Il faudrait admettre une autre réalité encore plus importante, en l'occurrence que la direction de la S.G. ne sera pas en mesure, à l'ombre de la crise syrienne actuelle, d'assurer un bon service pour accomplir toutes les missions qui lui sont confiées sans accroître et développer ses ressources humaines et administratives. Il s'agit là d'une demande pressante que les responsables concernés ne devraient pas négliger. Une telle évolution serait susceptible d'atténuer les épreuves des réfugiés syriens au Liban et de diminuer les charges supportées par les fonctionnaires de la S.G. qui sont parfois contraints de travailler durant les congés hebdomadaires et officiels du fait de la pression continue due aux formalités des réfugiés.
A cela vient s'ajouter l'exploitation des réfugiés syriens par le patronat, sachant que le ministère du Travail s'abstient d'accorder des permis de travail aux réfugiés, ce qui les prive de la protection assurée par la loi libanaise sur le Travail. De ce fait, un grand nombre de ces réfugiés sont contraints de travailler dans des conditions inhumaines, de l'aube jusqu'au crépuscule, avec comme seule rémunération les pourboires uniquement ( ! ) afin d'assurer leurs moyens de subsistance.

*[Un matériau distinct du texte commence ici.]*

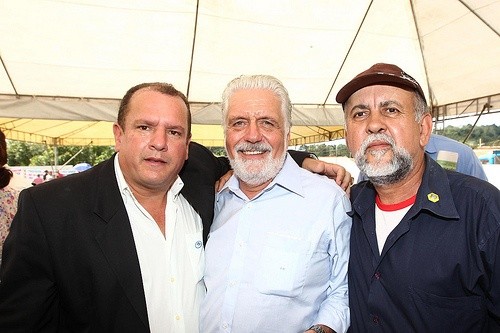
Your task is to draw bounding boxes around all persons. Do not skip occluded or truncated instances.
[30,169,64,186]
[199,74,352,333]
[357,132,487,185]
[0,130,20,268]
[335,62,500,333]
[0,82,355,333]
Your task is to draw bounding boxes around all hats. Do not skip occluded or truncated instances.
[336,63,427,107]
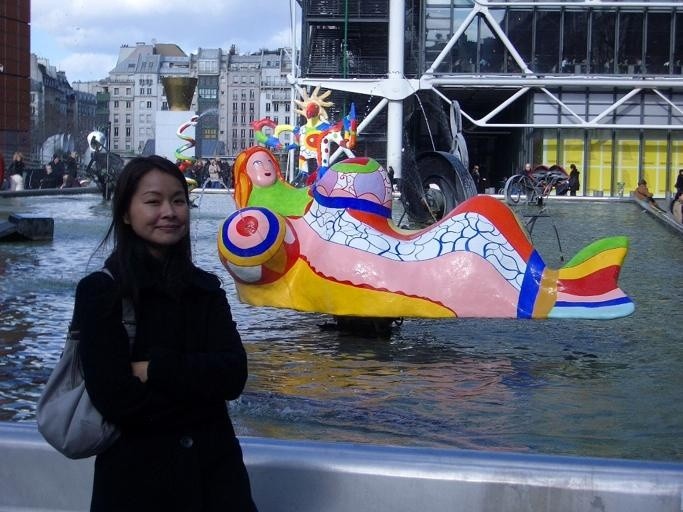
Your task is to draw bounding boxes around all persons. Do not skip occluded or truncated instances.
[635,180,666,213]
[60,150,78,188]
[388,166,395,191]
[452,49,683,76]
[35,164,59,189]
[7,151,24,191]
[472,165,486,194]
[175,157,235,189]
[675,169,683,192]
[669,191,683,224]
[69,154,257,511]
[521,163,533,195]
[346,49,357,79]
[47,154,62,188]
[569,164,580,196]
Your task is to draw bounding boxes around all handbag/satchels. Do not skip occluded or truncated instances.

Il y a beaucoup à dire sur la situation juridique déplorable des réfugiés syriens au Liban. Il est nécessaire de mettre l'accent dans ce cadre sur le fait que le présent article expose exclusivement cette situation juridique telle qu'elle est apparue de l'expérience vécue avec les instances sécuritaires et judiciaires. L'article n'a donc pas pour but d'aborder la situation des réfugiés pour ce qui a trait, à titre d'exemple, à l'aide humanitaire accordée, ou aussi, entre autres, les programmes d'aides médicale, pédagogique et scolaire. Il est également difficile d'étendre notre exposé aux épreuves que les réfugiés endurent au sujet d'autres questions vitales, comme les formalités portant sur le statut personnel (naissance, divorce et autres) auprès des instances libanaises et syriennes, ou l'obtention d'un passeport syrien (même après la publication du décret législatif syrien No. 17 daté d'avril dernier).
Il y a beaucoup à dire, et ce qui précède n'est qu'une petite partie de la réalité. En l'absence de la volonté politique requise, le Liban continuera de se comporter vis-à-vis de l'exode des Syriens sur son territoire comme s'il s'agissait d'un choix qu'il fait et non d'un droit naturel reconnu par toutes les chartes des droits de l'homme.